* **Task objective**:
Write the data out again exactly, dropping any images it holds.

* **Source data**:
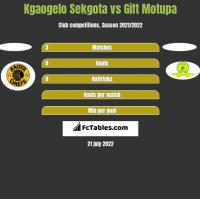Kgaogelo Sekgota vs Gift Motupa h2h player stats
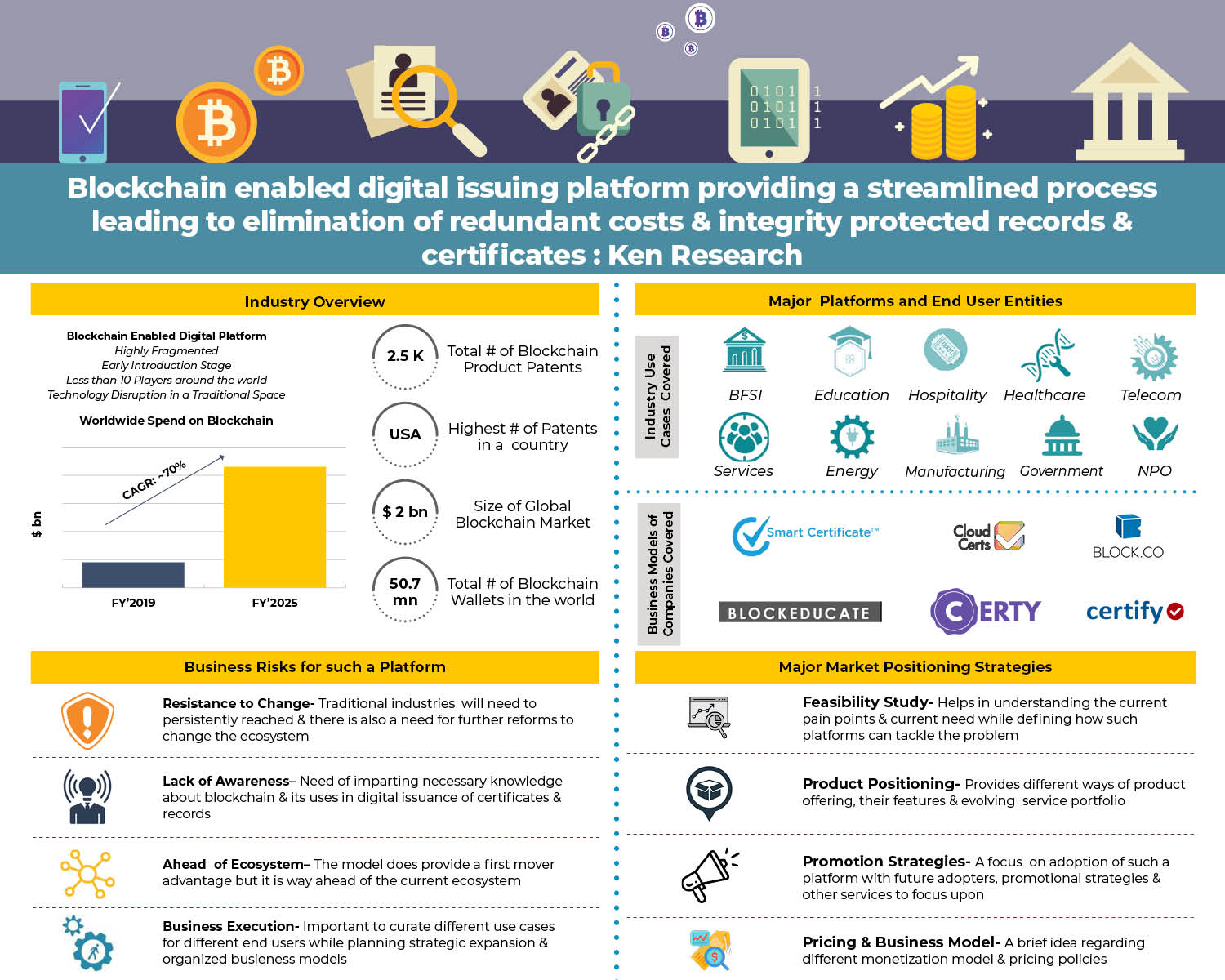 , USA Blockchain Industry Research Report: Ken Research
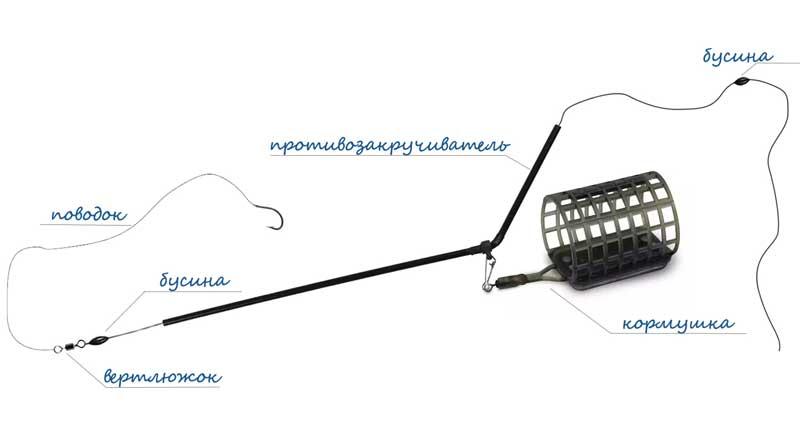 Фидерный монтаж с трубочкой-противозакручивателем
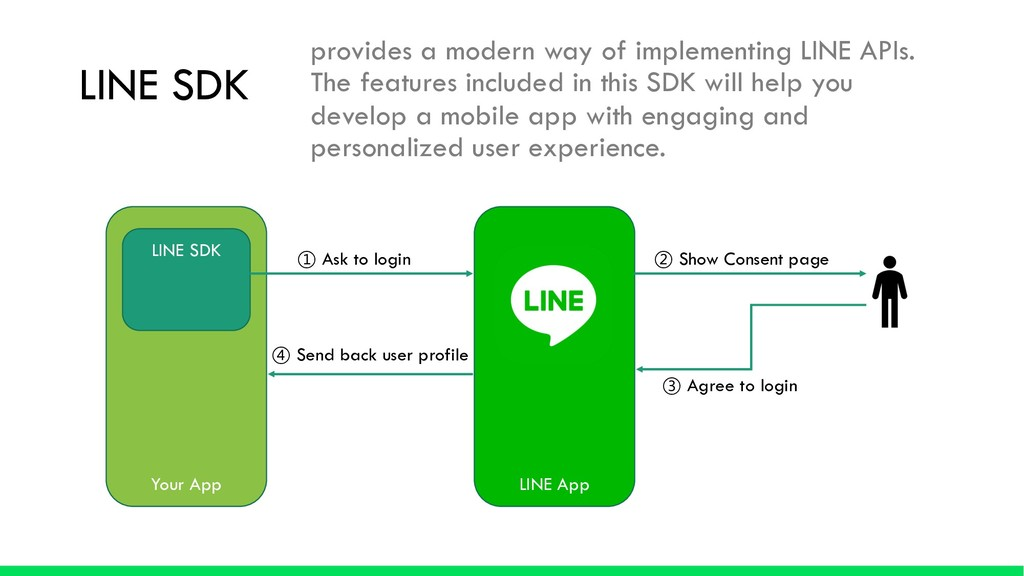LINE SDK provides a modern way of implementing ...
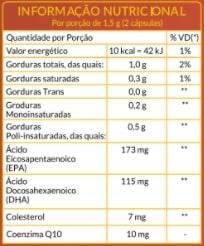 Peixe com Coenzima Q10 - Antioxidante, produção de energia e saúde da pele - Soulife  - SOULIFE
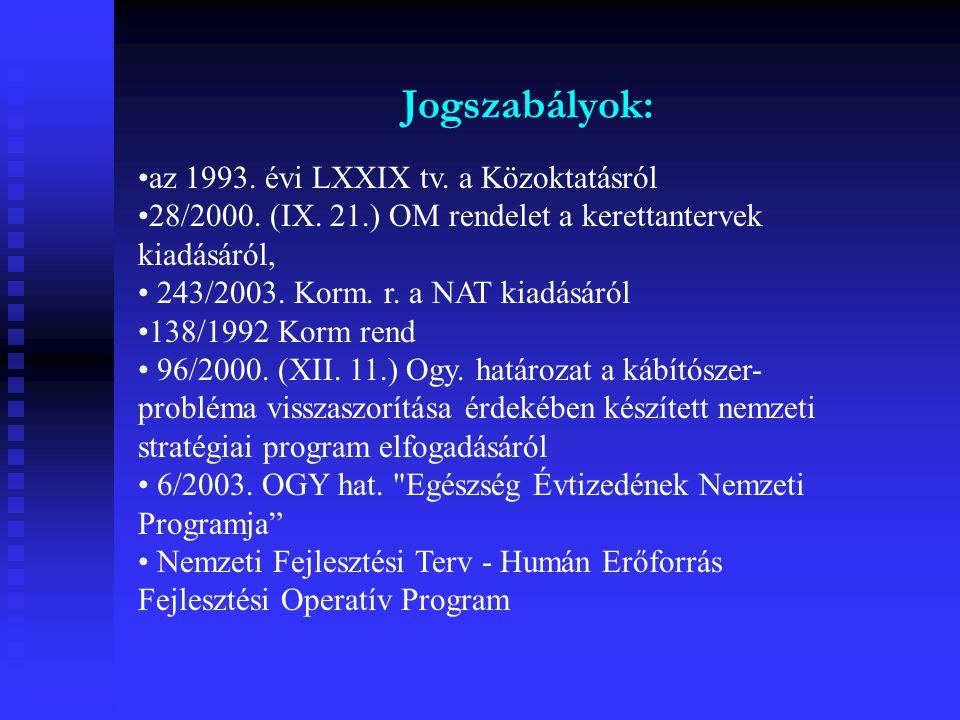 Jogszabályok: az 1993. évi LXXIX tv. a Közoktatásról 28/2000.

* **Written answer**:
Kgaogelo Sekgota vs Gift Motupa h2h player stats
 , USA Blockchain Industry Research Report: Ken Research
 Фидерный монтаж с трубочкой-противозакручивателем
LINE SDK provides a modern way of implementing ...
 Peixe com Coenzima Q10 - Antioxidante, produção de energia e saúde da pele - Soulife  - SOULIFE
 Jogszabályok: az 1993. évi LXXIX tv. a Közoktatásról 28/2000.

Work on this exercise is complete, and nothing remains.